Here’s Jason’s advice: “If you’re going to do non-CDL hotshot, I would definitely go with IRP and IFTA. You don’t have to have it, but I would do it just because. So get IFTA and IRP whatever state you live in. It makes your life easier, especially when you want to go with a bigger setup. You already have all that set up. Or if you want to lease people onto your company, you already have all that stuff set up, so you can lease them on even easier.”
“Freight wise, non-CDL is definitely harder to dispatch. I’ll tell you that straight up. But if you’re going to go non-CDL, you need to have the ability to haul as much freight as possible. Weight-wise, you’re probably going to be around 10,000-11,000 pounds. I’ve seen people with the ability to haul 12,000 pounds, but that’s going to be about where you max out. I would get a 40-foot hotshot. If that puts you over 65 feet, I would make your truck into a tractor, and I would register the tractor because you must have a 40-foot deck. I’ll tell you that all day.”
“When I’m dispatching loads, a lot of brokers will just put 40 feet on the load. Even if it’s only 30-35 feet, they’ll put 40 feet. And so, if I don’t have a 40 foot — let’s say I only have a 32-foot, 34-foot, or a 36-foot — I’m still going to call and say, “Hey, does the 32-foot work?” And they’re like, “No.” Maybe it might work but they don’t know. So they just say, “No. We had to put 40-foot; that’s what the customer told us.” It might be a 20-foot piece of equipment and the customer just wants a 40-footer, or they just want a truck that they know can haul it no matter what.”
“So I would get a 40-foot trailer. Again, if that puts you over 65 feet, do a bed delete on your truck. Put the hotshot bed on it for $4,000 or whatever. And register it as a tractor. You can do that as a non-CDL. And then that gets you away from having the overlength limit. So if you roll through a DOT scale and you’re registered as a tractor, you have apportioned plates at 26,000, and you have IFTA, you’re going to get treated a lot better than some of these guys that don’t have any of that. I just know that from experience.”
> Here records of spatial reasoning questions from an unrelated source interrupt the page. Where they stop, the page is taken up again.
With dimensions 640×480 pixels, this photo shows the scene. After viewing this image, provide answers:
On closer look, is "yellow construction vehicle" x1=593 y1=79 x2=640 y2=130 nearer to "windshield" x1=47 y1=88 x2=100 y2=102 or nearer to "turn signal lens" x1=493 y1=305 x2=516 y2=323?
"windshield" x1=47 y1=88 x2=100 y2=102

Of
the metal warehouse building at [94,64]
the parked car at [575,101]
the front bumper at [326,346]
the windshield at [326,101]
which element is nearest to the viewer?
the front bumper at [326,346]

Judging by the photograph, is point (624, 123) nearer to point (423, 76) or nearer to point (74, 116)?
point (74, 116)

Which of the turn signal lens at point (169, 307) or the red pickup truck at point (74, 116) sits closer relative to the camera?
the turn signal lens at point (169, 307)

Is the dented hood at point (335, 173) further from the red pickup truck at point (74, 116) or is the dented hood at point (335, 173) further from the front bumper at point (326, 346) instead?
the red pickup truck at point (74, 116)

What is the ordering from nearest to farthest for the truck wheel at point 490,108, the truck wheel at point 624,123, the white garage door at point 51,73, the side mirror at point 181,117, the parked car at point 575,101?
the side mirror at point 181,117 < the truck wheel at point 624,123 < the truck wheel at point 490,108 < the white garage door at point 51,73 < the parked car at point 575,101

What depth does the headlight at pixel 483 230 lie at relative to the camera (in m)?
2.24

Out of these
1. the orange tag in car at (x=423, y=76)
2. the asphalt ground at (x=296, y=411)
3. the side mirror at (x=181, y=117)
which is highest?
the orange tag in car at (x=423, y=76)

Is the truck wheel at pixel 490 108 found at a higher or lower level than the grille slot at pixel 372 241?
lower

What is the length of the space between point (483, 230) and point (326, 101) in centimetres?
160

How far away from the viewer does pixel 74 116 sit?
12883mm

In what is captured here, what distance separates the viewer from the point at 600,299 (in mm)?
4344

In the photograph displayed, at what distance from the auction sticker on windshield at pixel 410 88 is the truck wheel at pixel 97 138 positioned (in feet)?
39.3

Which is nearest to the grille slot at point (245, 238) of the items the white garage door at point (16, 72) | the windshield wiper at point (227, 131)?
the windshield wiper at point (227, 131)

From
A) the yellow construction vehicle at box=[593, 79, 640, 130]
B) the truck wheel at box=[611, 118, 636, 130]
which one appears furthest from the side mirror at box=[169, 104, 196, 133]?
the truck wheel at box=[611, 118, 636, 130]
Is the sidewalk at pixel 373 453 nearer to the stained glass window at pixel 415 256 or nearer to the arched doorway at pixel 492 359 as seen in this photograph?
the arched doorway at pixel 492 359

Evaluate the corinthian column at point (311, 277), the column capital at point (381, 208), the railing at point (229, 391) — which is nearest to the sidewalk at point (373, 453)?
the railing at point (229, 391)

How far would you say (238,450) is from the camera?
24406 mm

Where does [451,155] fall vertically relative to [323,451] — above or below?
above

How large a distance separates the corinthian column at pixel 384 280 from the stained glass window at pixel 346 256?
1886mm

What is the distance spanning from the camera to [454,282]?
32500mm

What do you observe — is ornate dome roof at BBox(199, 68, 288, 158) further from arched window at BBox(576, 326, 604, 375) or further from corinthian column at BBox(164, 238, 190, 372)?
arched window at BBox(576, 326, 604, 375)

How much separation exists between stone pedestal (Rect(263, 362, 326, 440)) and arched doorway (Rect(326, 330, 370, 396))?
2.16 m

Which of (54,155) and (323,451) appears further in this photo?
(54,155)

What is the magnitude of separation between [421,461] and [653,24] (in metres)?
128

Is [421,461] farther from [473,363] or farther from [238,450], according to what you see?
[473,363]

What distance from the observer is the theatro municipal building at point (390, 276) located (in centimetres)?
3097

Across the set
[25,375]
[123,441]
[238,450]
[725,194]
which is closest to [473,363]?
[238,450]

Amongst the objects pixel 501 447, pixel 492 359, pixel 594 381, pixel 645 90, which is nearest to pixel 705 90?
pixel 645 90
“Have tarps — 8-foot drop tarps, chains, binders, straps, moving blankets, everything. You want to be able to haul any load that pays well popping up on the load board. You don’t want to be like, “Oh, I can’t haul this load because I don’t have tarps. Or “I can’t haul this load because I only have a 30-foot trailer.”
Flatbed trucking is just one piece of the pie. When you go into hotshot, it’s an even smaller one. And if you go into non-CDL hotshot, it’s an even smaller piece. So if you don’t have tarps or your trailer is not long enough, you’re getting less and less of the loads. You don’t want that. You want to have the ability to book all the loads you can. That’s something you need to think about if you’re going to do a non-CDL hotshot in 2022.
When you’re just starting out as a non-CDL, get IFTA, get IRP. Have a 40-foot deck. Have straps, tarps, chains, binders, etc. And get mega ramps too.
Non-CDL hotshot is still going to be a thing in 2022. But if you’re going to do it, use it to grow into the company. Use it to make money to get your CDL, DOT, and MC numbers, or create a fleet. That should be your mindset. It shouldn’t just be a quick cash grab because it’s not. Use it as a stepping stone to bigger, better setups that can haul more weight.